_Your instructions_
Reproduce the records below word for word, omitting the pictures.

_Some records_
============================================================

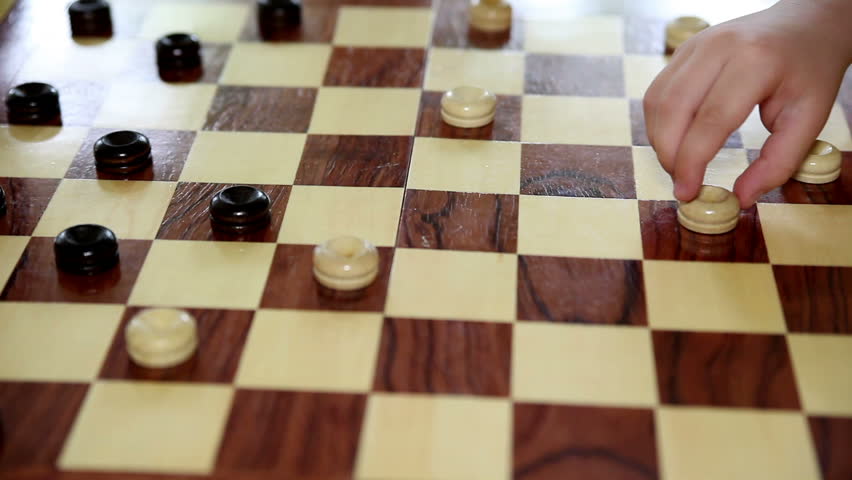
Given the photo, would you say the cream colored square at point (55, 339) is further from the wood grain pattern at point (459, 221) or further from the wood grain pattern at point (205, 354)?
the wood grain pattern at point (459, 221)

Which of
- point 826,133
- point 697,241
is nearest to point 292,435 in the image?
point 697,241

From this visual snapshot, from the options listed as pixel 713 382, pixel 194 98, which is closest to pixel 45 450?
pixel 713 382

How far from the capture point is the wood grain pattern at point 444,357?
1343 millimetres

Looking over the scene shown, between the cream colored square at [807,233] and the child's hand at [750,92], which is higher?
the child's hand at [750,92]

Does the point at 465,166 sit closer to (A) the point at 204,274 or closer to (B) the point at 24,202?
(A) the point at 204,274

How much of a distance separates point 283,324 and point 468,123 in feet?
2.25

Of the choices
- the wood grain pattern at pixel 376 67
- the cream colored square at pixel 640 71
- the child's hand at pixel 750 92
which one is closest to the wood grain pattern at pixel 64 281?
the wood grain pattern at pixel 376 67

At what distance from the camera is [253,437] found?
1259 mm

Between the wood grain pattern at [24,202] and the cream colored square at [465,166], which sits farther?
the cream colored square at [465,166]

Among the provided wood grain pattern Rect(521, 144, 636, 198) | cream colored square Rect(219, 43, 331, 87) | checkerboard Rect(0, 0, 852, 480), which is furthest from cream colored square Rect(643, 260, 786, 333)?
cream colored square Rect(219, 43, 331, 87)

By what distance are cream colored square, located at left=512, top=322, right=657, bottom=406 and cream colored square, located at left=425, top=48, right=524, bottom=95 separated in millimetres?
821

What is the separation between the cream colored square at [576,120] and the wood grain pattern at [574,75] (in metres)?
0.03

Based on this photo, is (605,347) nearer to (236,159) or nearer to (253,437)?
(253,437)

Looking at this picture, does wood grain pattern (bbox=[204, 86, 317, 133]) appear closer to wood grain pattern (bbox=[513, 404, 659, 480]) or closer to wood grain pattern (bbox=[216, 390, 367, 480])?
wood grain pattern (bbox=[216, 390, 367, 480])
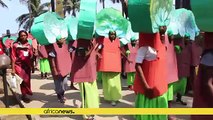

============================================================

_Result of this exercise_
Given the photo, would you say the cream colored square at point (55, 339) is further from the wood grain pattern at point (459, 221) or further from the wood grain pattern at point (205, 354)?
the wood grain pattern at point (459, 221)

Which of
- point 826,133
- point 697,241
is nearest to point 292,435 in the image?
point 697,241

From this visual snapshot, from the options listed as pixel 713 382, pixel 194 98, which is closest to pixel 45 450?
pixel 713 382

How far from the capture point is the wood grain pattern at point 444,357?
1343 millimetres

Looking over the scene shown, between the cream colored square at [807,233] and the child's hand at [750,92], which is higher?
the child's hand at [750,92]

Does the point at 465,166 sit closer to (A) the point at 204,274 or closer to (B) the point at 24,202?
(A) the point at 204,274

How much of a distance separates point 283,324 and point 468,123 in feet?
2.25

Of the choices
- the wood grain pattern at pixel 376 67
- the cream colored square at pixel 640 71
- the child's hand at pixel 750 92
which one is closest to the wood grain pattern at pixel 64 281?
the wood grain pattern at pixel 376 67

At what distance from the camera is [253,437] found?
1259 mm

Between the wood grain pattern at [24,202] and the cream colored square at [465,166], which sits farther?
the cream colored square at [465,166]

Among the provided wood grain pattern Rect(521, 144, 636, 198) | cream colored square Rect(219, 43, 331, 87) | checkerboard Rect(0, 0, 852, 480), which is furthest from cream colored square Rect(643, 260, 786, 333)?
cream colored square Rect(219, 43, 331, 87)

By what distance are cream colored square, located at left=512, top=322, right=657, bottom=406 and cream colored square, located at left=425, top=48, right=524, bottom=95 separated in millimetres?
821

What is the separation between the cream colored square at [576,120] and the wood grain pattern at [574,75] (in metres)?
0.03

Based on this photo, is (605,347) nearer to (236,159) or nearer to (253,437)?
(253,437)

Looking at this picture, does wood grain pattern (bbox=[204, 86, 317, 133]) appear closer to wood grain pattern (bbox=[513, 404, 659, 480]) or closer to wood grain pattern (bbox=[216, 390, 367, 480])?
wood grain pattern (bbox=[216, 390, 367, 480])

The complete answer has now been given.